Not a Good Time to Borrow In August, more than three times as many consumers asserted that now is a "bad time" to borrow as thought it is a "good time" to do so. The percentage of consumers saying this is a "somewhat" or "very good time" to borrow fell to 13% in August -- down from 15% in July and 17% in June, and its lowest level since the PCI's inception. In sharp contrast, the percentage of consumers saying now is a somewhat or very bad time to borrow increased to 41% from 34% in July.

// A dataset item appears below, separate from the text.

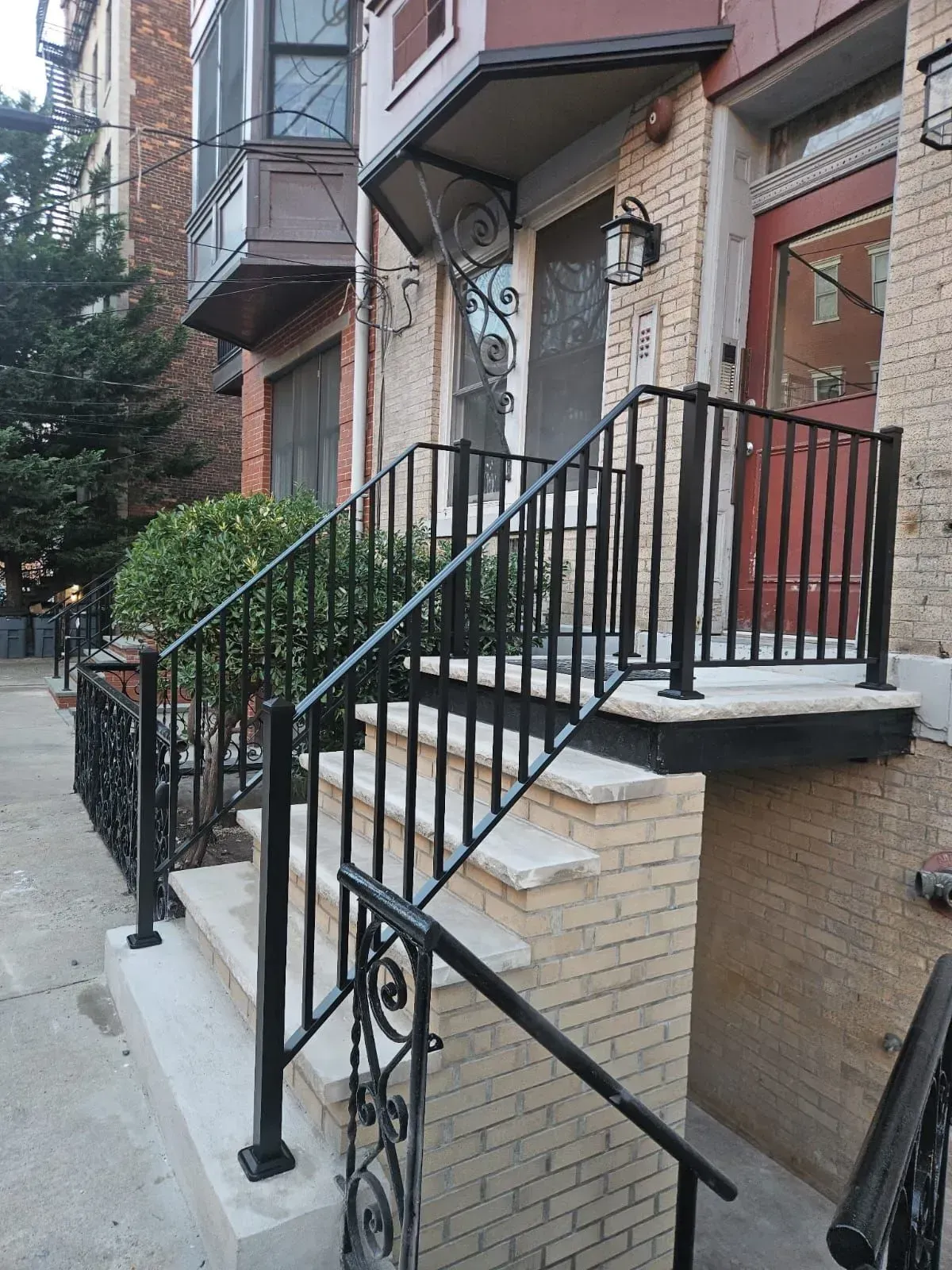 Front stoop of a brick townhouse with black railings and stairs leading to a doorway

The Consumer's Willingness to Borrow and Spend Over the past couple of decades, consumer attitudes about saving and borrowing have changed. While many older and upper-income Americans save substantial amounts of money on a regular basis, many Americans have virtually no savings. Even more importantly, many of those families with little or no savings tend to treat credit as a source of emergency funds.

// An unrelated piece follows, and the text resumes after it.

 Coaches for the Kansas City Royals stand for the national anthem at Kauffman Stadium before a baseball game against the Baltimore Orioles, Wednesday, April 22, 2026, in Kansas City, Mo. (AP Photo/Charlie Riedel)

Obviously, when unexpected expenses occur and people have no savings, some form of credit is their only option. The subprime mortgage debacle has already caused lenders to pull back on their lending, resulting in a consumer credit crunch. In fact, nearly one in five consumers (19%) report that someone close to them has been turned down for credit they have applied for during the past three months. Further, 46% of consumers say they would feel "somewhat" or "very uncomfortable" making a major purchase such as a home, a car, or major appliances over the next three months. Given the global liquidity squeeze and the likelihood that it will make lenders even more hesitant to lend, it seems probable that the current consumer credit crunch will intensify in the months ahead. In turn, as consumers who see credit as their best potential source of emergency funds realize their access to credit is being reduced, they can be expected to become even more cautious about borrowing -- and may even look for ways to build some savings. The most likely result is an old-fashioned credit crunch. At this point, few people seem to be linking events in the financial markets directly to consumer spending and the probability of recession. In the days ahead, however, all that may change as the possibility of a traditional consumer credit crunch begins to take hold. Don't be surprised if the calls for federal bailouts and for the Fed to lower interest rates build in volume. Survey Methods

Results are based on telephone interviews with 1,001 adults, aged 18 and older, conducted Aug. 1-7, 2007. For results based on this sample, one can say with 95% confidence that the maximum margin of sampling error is 3 percentage points. In addition to sampling error, question wording and practical difficulties in conducting surveys can introduce error or bias into the findings of public opinion polls.